I snuck another look and saw that Jo was bent over, almost as if she was in pain. I kept staring at her through the window, worried now. But when she straightened up, there wasn’t really pain on her face—it was despair. It was as if the loss of Harry seemed to crush her from time to time—without warning, without explanation.

I walked inside and slipped into the chair across from her. She had chosen a small table along the wall. She smiled at me—a broad, wonderful smile—and she stretched her hands across the table and I grasped them and we both knew that everything was fine.

When the waitress came over, I ordered an espresso. Jo ordered a cappuccino. We decided to share a piece of dark chocolate cake with cherries.

Jo started to tell me about her train ride into Manhattan, but I broke right into her monologue. I couldn’t wait. I pulled out the photograph I had feloniously ripped from the book, and placed it down on the table in front of her. “I’ve found your barn cat, Jo.”

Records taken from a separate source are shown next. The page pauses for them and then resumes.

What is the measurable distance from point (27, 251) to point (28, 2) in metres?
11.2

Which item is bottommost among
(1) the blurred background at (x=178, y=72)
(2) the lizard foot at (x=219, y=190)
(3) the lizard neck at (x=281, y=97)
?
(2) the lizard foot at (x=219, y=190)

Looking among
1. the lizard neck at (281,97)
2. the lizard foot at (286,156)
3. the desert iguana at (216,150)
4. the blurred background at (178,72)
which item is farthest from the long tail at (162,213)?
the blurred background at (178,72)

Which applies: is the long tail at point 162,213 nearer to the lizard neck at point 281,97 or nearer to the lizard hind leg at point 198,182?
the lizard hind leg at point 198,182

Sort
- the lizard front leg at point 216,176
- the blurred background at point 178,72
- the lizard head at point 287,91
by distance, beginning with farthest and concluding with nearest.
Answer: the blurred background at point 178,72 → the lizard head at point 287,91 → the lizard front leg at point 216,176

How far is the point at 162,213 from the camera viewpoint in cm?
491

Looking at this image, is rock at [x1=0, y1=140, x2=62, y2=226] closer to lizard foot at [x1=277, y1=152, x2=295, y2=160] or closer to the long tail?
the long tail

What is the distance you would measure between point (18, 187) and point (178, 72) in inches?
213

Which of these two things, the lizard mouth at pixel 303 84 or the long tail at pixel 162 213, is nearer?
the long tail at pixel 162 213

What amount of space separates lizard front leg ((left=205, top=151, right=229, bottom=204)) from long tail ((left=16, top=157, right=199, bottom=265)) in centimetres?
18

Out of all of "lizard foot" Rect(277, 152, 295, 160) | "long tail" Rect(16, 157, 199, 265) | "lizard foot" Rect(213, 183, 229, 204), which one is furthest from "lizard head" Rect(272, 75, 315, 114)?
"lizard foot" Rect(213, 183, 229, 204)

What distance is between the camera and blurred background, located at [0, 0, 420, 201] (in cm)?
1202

“Veronica? You found Veronica?” Jo asked, astonished, and then leaned over and studied the photograph of Cup of Tea with the exercise rider she recognized as Ginger and the calico cat sitting beside the water bucket.

“Look, Jo,” I said, “look at the markings: the exact same as the cat in the photo we saw at Ginger’s apartment. You said it was Veronica with Harry.”

“Alice, similar markings are very common in calico cats.”

“But look at her, Jo,” I pleaded.

Jo looked closely, then sat back. “Alice,” she said quietly, “this photograph was probably taken around 1981 or 1982.”

“So what?”

“Well, Veronica is about three years old now. She was born in 1985. I remember when she was born. It was a small litter.”

I had been so excited when I found the picture that I hadn’t even considered Veronica’s age.

“It could be Veronica’s mother,” Jo continued, “who was also a calico, if I recall. But how could she have gotten to Maryland? Those cats never left our barn. And Ginger worked in Maryland as an exercise rider before she came to Long Island. No, Alice, it’s just another calico cat. And even if it was Veronica’s mother—so what?”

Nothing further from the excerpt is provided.